TO DO: In the Keystone and Hertz critique below, swap "index" for "portfolio" in the passage starting at "Source: Joseph Nothwang, Hertz" and ending at "in the index.", then write out that passage.

PAGE EXCERPT:
Critiqueing Keystone and Hertz: Management Can Improve Their Current Situations

Includes: HTZ, KEYS-OLD, LKQ
by: Jerry Marks

About 85% of our vehicles are disposed of through auction. . . (But) We believe that the dealer direct has a lot of benefits both for us on the timing and reducing the pipeline (number of days idle). And in providing benefits to dealers in that they save transportation costs, in some cases flooring costs. And it can be a "win win." So I see this as being a third or more of our opportunity in 2008 and going forward.

Source: Joseph Nothwang, Hertz (NYSE:HTZ) Executive Vice President and President, Vehicle Rental and Leasing, The Americas and Pacific. Hertz 2Q07 earnings conference call. August 2, 2007

A Resource Center for Management and the Board
Today's piece may be interpreted as overly critical of some of the things going on at a couple companies in the index.

From my perspective, I look at my criticism of Keystone's (KEYS-OLD) board as a deep admiration of what management has done with the company and what I thought they could still do.

And with Hertz, I just look at my criticism of their succession plan as something that the board can improve on (we all can improve somewhere), not that it is necessarily a bad board.

As you may recall, my goal is to enhance your understanding, not serve as a cheerleader for management (or in today's case the board of directors).

PROVIDED MATERIAL:

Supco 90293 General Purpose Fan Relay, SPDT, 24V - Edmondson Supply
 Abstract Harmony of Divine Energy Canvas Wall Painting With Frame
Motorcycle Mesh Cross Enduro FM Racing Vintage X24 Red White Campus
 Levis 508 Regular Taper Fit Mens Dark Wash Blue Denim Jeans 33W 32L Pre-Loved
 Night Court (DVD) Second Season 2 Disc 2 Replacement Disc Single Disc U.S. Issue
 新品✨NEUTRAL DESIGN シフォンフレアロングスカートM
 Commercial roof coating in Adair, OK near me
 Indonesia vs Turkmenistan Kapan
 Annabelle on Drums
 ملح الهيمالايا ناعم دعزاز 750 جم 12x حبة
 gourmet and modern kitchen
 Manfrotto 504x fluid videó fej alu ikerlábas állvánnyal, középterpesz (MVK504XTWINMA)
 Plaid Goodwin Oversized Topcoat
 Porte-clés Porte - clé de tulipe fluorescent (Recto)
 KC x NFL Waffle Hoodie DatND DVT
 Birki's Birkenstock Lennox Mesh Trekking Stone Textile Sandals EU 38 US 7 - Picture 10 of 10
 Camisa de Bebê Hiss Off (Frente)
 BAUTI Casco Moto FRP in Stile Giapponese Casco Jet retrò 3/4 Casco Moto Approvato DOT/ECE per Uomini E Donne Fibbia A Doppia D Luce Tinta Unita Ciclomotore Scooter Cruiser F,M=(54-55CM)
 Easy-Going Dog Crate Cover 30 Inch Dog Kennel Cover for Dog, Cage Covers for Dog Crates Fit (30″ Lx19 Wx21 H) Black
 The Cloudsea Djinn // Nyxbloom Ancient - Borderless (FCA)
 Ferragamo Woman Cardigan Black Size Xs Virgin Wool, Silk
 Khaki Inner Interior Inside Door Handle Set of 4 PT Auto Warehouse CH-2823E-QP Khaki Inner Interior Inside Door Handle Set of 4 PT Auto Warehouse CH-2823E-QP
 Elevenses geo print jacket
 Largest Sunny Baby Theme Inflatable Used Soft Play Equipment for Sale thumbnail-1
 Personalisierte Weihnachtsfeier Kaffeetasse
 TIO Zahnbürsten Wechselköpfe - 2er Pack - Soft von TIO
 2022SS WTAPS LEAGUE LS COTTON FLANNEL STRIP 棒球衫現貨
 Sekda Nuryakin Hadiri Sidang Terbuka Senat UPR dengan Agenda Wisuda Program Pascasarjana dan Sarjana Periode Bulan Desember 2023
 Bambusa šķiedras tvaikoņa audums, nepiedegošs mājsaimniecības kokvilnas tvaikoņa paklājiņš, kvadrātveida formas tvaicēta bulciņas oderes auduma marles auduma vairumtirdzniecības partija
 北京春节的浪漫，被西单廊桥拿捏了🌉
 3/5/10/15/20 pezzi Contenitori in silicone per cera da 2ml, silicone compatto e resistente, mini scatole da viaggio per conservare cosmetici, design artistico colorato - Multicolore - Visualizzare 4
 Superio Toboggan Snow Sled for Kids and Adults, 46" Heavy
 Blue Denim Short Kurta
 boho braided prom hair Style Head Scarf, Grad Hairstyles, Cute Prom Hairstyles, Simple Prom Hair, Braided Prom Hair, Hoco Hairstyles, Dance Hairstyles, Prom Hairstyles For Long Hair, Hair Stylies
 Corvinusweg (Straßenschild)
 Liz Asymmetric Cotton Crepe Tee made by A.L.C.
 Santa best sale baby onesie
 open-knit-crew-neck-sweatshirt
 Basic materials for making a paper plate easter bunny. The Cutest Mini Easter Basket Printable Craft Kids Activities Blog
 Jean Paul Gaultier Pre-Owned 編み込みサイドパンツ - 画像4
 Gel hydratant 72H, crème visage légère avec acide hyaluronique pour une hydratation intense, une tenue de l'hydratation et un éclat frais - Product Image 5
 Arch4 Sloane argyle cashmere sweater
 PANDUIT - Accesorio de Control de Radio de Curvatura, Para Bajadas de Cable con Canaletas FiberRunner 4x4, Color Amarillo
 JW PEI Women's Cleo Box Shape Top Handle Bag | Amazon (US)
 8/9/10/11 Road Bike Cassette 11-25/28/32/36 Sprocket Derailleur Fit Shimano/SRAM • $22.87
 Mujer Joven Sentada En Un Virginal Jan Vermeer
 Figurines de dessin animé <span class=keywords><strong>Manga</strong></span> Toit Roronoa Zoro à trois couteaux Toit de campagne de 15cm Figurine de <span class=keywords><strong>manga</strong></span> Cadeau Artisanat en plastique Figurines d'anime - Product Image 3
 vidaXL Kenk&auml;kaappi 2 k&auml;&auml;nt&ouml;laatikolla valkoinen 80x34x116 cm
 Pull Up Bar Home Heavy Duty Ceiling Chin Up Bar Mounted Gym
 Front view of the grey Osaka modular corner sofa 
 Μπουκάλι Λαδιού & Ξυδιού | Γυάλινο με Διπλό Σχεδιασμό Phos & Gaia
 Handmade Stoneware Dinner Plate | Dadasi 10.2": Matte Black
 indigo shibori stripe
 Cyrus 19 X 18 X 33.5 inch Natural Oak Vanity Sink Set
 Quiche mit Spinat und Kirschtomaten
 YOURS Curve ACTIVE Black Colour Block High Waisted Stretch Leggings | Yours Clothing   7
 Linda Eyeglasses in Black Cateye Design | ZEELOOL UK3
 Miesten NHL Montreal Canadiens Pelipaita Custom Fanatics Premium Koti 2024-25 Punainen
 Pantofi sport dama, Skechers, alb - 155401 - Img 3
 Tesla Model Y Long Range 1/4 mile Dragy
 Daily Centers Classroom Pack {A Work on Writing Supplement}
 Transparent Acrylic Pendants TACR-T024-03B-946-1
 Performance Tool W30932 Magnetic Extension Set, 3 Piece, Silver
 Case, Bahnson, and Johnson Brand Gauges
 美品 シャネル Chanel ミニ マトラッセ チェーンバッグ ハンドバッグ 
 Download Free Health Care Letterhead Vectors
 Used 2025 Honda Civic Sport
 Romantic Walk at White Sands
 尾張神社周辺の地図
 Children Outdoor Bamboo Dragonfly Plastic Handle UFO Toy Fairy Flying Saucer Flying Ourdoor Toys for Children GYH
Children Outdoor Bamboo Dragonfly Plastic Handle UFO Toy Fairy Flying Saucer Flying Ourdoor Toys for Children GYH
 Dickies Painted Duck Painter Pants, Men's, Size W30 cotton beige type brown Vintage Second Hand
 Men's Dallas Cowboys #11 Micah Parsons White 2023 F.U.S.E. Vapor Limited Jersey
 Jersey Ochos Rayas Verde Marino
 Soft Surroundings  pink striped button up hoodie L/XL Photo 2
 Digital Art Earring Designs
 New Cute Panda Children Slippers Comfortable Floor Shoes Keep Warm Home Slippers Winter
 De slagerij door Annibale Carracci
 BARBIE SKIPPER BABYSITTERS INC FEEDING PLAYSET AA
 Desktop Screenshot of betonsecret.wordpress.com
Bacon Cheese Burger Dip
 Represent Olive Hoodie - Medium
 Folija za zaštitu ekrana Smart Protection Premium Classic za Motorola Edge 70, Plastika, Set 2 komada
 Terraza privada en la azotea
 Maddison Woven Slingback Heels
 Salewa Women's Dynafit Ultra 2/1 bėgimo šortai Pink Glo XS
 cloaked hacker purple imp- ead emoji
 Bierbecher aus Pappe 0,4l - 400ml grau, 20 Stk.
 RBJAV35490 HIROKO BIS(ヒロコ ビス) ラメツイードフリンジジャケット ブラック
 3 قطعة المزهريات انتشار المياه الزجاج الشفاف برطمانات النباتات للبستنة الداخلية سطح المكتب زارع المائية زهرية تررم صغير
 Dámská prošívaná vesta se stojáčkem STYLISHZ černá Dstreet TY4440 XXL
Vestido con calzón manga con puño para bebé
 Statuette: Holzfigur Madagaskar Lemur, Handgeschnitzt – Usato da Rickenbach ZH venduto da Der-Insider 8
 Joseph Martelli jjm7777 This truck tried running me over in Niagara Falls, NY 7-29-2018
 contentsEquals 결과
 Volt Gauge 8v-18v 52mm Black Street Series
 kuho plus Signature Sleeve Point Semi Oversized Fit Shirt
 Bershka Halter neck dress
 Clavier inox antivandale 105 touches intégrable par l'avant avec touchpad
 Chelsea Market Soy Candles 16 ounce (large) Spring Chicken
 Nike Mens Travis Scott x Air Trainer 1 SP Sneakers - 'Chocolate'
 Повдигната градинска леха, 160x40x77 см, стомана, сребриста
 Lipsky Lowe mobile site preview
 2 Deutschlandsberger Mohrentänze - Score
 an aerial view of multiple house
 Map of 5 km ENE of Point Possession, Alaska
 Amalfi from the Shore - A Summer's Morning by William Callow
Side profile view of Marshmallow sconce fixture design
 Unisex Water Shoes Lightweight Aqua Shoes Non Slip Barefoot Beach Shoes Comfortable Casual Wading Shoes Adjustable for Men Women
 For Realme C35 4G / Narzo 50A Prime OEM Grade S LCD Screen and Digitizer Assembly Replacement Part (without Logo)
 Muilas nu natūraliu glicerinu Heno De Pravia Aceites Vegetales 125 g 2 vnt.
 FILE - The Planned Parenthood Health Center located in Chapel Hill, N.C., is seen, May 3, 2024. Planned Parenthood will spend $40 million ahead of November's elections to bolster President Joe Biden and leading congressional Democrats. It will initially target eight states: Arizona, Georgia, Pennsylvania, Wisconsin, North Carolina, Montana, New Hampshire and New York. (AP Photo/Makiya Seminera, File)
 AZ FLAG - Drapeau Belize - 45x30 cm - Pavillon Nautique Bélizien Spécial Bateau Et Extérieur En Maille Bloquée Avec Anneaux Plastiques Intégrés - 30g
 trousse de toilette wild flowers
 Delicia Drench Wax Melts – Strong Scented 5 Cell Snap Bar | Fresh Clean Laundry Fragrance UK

SOLVED PROBLEM:
Source: Joseph Nothwang, Hertz (NYSE:HTZ) Executive Vice President and President, Vehicle Rental and Leasing, The Americas and Pacific. Hertz 2Q07 earnings conference call. August 2, 2007

A Resource Center for Management and the Board
Today's piece may be interpreted as overly critical of some of the things going on at a couple companies in the portfolio.